* SELECTED EXTRACT *
- - - - - - -
Now Congress is proposing cuts that would eliminate federal food assistance for hundreds of thousands of low-income seniors, women, infants, and children, pushing more people to local charities for food assistance. At the same time, Congress would reduce support for local emergency food providers. Not only will our food banks be unable to meet the increased demand for food assistance if these cuts to nutrition programs go through, we will have to reduce current levels of support for existing clients.
Programs like the Commodity Supplemental Food Program (CSFP), which primarily aids low-income seniors, and the Emergency Food Assistance Program (TEFAP) make sure that the most vulnerable Kentuckians have enough to eat. CSFP is an efficient and effective use of federal resources, providing 23,630 seniors in Kentucky with a monthly box of nutritious food tailored specifically to combat the adverse effects of senior hunger by providing nutrients typically lacking in their diets.
TEFAP is an income-based federal program that provides food at no cost to low-income Americans in need of short-term hunger relief. While we rely on generous donations from individual donors and community and business partners, the healthy and nutritious foods provided through TEFAP are the backbone of the charitable food system, providing 33 percent of the food that flows through our food bank network. Sixty percent of the food that was distributed last year by Feeding America, Kentucky’s Heartland in 42 counties, including Hardin and Warren counties, came from the TEFAP and CSFP programs.
We could not provide even the current levels of food assistance without support from TEFAP, nor could we meet added demand if the funding levels and structure of SNAP (formerly the Food Stamp Program) and other federal nutrition programs are eroded as has been proposed by Congress.
More than 620,000 Kentuckians rely upon local food pantries to help feed their families. Each year 40 million pounds of food are distributed at Kentucky’s 1,068 food pantries. This year, many of these agencies are seeing double-digit increases. TEFAP provides the agencies with foods that are high in protein, fruits, vegetables and staple food items such as cereals, pastas, with special foods for vulnerable populations including children and seniors. The proposed cuts to TEFAP would devastate operations like Feeding America, Kentucky's Heartland, which are already struggling to meet the rising demand for their services.
- - - - - - -
* WORK INSTRUCTIONS *
Continue the piece about proposed federal food assistance cuts in Kentucky, starting after its final sentence.

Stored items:
- - - - - - -
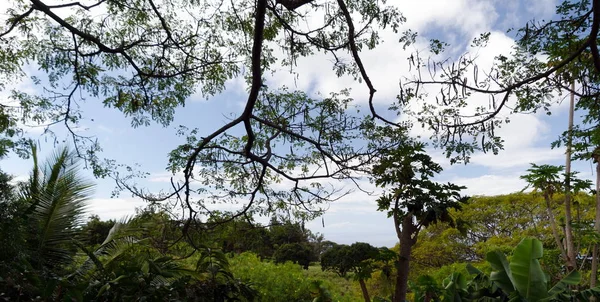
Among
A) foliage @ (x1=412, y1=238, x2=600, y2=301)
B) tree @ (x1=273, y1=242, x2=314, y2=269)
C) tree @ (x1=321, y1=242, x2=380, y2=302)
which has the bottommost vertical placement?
foliage @ (x1=412, y1=238, x2=600, y2=301)

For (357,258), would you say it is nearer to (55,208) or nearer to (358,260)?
(358,260)

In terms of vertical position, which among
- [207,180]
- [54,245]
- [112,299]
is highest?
[207,180]

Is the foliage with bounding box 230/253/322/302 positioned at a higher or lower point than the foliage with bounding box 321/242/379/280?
lower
- - - - - - -
* ANSWER BELOW *
If TEFAP food purchases drop as expected by 50 percent, our member food banks and network partners will likely face empty shelves beginning this summer and continuing into the holiday season and beyond. With one in seven of our Kentucky neighbors struggling with hunger, demand for charitable food remains high across Kentucky. We must keep TEFAP and all of the nutritional safety net programs strong – the health of our communities depends on it.
While we agree that Congress and the President need to make tough choices to get our nation’s fiscal house in order, deficit reduction shouldn’t come at the expense of the most vulnerable among us. We urge you to contact Senators Mitch McConnell and Rand Paul and the U.S. representative for your district to let them know that you support the federal government doing its part to feed our hungry neighbors here in Kentucky and across the country during these trying times. Call the U.S. Capitol switchboard at 202-224-3121 and they will direct your call.
— Tamara Sandberg is the Executive Director of the Kentucky Association of Food Banks. The association is made up of seven Feeding America food banks serving all 120 counties of Kentucky.